━━━ EXCERPTED RECORDS ━━━
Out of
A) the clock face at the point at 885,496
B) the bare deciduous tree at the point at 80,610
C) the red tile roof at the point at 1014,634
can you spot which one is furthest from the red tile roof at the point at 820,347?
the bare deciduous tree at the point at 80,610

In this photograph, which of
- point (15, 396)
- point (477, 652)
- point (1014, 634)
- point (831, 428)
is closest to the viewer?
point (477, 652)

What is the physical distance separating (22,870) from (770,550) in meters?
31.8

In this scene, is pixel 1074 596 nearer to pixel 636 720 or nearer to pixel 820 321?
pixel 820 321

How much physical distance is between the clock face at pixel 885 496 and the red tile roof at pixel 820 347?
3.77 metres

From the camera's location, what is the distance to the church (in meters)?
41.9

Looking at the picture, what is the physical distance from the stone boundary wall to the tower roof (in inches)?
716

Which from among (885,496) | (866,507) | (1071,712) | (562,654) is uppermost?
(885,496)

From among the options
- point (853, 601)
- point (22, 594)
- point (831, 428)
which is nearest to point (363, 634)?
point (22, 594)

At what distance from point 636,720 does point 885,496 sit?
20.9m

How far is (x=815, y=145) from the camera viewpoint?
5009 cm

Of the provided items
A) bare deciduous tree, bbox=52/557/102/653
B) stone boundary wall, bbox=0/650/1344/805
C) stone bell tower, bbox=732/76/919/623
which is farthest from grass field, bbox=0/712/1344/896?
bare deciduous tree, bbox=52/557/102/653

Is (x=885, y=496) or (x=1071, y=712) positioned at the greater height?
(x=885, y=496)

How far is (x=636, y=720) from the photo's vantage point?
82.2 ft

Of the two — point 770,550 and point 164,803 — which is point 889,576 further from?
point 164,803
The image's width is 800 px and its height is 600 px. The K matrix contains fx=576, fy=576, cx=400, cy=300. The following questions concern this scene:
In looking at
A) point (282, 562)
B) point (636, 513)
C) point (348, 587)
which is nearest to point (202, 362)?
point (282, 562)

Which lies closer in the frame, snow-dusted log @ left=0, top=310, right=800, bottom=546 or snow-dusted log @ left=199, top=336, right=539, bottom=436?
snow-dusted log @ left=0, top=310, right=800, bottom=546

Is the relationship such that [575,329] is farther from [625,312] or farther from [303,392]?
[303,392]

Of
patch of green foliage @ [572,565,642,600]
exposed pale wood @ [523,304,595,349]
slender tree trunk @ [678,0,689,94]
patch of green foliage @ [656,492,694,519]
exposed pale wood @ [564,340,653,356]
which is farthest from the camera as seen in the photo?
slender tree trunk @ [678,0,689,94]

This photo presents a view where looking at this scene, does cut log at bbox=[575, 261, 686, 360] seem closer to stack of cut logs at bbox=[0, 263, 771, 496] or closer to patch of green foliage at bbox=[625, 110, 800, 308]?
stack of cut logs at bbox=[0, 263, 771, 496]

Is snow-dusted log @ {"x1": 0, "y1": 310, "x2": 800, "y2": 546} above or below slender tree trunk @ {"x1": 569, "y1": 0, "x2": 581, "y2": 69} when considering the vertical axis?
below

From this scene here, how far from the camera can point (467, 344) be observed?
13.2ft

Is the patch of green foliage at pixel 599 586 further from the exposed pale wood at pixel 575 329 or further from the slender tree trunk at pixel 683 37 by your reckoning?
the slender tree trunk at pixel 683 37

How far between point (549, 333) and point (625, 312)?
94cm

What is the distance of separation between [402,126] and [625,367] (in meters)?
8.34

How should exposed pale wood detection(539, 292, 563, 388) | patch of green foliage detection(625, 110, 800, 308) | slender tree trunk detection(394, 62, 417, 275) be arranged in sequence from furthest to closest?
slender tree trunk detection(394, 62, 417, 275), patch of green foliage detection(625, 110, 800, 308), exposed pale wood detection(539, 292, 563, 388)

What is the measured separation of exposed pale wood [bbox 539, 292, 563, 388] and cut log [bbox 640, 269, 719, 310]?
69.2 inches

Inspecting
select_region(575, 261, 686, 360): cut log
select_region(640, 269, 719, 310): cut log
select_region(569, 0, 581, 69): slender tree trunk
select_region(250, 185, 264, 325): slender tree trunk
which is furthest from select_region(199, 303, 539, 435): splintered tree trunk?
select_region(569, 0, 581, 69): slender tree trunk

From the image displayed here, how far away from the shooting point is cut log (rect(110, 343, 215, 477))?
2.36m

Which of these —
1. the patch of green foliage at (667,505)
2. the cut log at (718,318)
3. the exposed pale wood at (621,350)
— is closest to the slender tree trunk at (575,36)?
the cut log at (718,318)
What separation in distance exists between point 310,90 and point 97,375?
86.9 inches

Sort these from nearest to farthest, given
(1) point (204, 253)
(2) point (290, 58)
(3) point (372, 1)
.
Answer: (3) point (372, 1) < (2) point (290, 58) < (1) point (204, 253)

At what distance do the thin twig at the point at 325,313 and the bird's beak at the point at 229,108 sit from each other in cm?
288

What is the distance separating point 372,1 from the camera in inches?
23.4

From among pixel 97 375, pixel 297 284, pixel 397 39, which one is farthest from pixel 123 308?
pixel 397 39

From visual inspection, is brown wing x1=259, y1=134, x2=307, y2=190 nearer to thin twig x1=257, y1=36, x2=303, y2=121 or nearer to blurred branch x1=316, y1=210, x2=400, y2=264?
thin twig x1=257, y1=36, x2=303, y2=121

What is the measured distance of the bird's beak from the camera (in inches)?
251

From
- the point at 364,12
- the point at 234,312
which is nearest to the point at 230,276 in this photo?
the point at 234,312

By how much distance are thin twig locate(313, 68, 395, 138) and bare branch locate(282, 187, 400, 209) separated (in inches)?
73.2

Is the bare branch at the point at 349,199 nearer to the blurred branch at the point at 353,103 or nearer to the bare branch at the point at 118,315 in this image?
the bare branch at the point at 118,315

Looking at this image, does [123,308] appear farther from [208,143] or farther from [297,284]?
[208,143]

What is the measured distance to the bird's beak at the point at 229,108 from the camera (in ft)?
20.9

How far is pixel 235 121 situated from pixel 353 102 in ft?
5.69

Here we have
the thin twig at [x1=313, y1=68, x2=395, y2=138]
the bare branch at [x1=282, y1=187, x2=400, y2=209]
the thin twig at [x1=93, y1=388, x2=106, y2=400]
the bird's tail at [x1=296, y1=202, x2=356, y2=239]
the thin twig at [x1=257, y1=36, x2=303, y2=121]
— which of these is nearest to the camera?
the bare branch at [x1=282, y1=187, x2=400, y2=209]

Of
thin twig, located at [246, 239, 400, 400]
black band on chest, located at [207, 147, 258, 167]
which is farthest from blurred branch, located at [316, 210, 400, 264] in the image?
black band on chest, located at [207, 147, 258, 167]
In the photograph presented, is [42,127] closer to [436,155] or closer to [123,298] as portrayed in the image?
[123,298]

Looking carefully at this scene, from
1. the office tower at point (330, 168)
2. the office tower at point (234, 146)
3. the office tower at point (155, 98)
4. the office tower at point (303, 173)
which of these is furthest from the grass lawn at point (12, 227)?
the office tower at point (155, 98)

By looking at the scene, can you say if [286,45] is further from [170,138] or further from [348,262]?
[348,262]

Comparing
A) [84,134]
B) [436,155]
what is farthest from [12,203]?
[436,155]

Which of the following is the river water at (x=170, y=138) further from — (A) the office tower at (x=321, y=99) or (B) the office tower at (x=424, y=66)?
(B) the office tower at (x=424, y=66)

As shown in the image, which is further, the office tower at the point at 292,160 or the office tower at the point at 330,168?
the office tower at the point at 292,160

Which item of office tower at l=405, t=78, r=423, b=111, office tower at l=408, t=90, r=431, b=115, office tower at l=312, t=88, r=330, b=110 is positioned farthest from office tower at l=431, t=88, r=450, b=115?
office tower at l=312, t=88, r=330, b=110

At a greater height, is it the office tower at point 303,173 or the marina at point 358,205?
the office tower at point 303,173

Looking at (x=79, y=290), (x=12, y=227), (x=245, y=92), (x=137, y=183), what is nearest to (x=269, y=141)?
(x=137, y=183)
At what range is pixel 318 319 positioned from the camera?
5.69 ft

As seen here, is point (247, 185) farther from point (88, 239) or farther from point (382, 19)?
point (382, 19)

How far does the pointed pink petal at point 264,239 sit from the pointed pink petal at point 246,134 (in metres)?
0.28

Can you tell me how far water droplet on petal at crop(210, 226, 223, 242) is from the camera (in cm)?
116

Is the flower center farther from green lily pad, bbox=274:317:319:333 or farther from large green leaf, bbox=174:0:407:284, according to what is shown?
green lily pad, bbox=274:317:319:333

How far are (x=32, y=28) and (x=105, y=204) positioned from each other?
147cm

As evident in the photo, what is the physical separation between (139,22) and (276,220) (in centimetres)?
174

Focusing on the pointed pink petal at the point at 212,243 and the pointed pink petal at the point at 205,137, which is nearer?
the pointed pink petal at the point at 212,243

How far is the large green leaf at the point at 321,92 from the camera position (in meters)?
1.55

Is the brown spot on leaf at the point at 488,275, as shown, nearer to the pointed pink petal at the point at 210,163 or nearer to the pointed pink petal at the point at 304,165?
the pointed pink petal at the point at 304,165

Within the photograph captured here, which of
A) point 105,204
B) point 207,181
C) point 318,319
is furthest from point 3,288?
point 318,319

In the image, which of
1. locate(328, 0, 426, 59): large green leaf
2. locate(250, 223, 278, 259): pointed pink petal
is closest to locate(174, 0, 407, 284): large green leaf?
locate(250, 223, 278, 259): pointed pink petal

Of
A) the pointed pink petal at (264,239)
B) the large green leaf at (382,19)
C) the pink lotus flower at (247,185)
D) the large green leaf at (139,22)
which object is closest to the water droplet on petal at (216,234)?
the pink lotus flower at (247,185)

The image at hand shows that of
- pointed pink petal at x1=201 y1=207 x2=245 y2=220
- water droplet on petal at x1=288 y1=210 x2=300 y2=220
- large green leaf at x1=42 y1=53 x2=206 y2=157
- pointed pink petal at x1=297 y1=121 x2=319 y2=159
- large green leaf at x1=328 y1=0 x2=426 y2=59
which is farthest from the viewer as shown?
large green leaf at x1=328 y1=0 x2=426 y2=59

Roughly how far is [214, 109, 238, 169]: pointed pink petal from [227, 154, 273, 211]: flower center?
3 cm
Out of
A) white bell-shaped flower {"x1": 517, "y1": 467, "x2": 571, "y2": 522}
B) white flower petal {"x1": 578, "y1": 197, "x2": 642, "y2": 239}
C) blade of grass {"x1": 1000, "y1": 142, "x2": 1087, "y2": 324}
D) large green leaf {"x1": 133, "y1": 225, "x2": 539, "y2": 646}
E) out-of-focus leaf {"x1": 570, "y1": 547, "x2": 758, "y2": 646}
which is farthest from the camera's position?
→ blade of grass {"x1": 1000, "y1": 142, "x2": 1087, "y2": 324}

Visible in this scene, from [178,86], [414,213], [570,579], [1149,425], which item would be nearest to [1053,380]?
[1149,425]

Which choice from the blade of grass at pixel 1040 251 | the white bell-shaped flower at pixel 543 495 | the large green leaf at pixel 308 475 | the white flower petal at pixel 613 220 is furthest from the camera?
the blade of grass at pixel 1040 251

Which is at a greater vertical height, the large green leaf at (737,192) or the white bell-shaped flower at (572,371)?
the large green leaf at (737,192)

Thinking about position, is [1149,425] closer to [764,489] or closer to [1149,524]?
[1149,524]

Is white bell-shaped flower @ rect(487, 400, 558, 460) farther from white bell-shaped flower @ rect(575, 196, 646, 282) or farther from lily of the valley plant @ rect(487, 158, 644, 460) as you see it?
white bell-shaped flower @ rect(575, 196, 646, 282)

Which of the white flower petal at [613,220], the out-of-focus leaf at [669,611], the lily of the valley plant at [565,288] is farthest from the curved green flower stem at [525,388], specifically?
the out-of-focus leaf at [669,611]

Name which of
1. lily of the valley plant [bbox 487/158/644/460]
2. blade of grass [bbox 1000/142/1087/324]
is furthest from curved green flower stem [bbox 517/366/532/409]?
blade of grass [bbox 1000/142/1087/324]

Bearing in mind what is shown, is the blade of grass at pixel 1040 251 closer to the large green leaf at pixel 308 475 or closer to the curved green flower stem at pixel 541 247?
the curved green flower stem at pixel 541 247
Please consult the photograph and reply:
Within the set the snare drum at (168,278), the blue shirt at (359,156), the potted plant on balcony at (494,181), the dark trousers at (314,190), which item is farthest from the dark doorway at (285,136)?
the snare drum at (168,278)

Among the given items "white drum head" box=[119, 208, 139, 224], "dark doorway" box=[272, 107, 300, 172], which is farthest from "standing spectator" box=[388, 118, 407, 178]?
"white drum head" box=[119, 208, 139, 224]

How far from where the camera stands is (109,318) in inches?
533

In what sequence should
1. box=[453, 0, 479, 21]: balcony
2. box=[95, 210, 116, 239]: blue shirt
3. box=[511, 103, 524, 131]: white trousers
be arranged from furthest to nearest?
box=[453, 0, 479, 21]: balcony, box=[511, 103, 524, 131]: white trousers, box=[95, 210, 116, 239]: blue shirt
━━━
**OBJECTIVE**
Please rewrite the entries from the start through the line containing "can you spot", changing "red tile roof" to "terracotta roof" and leaving everything else unchanged.

**REPLY**
Out of
A) the clock face at the point at 885,496
B) the bare deciduous tree at the point at 80,610
C) the terracotta roof at the point at 1014,634
can you spot which one is furthest from the terracotta roof at the point at 820,347?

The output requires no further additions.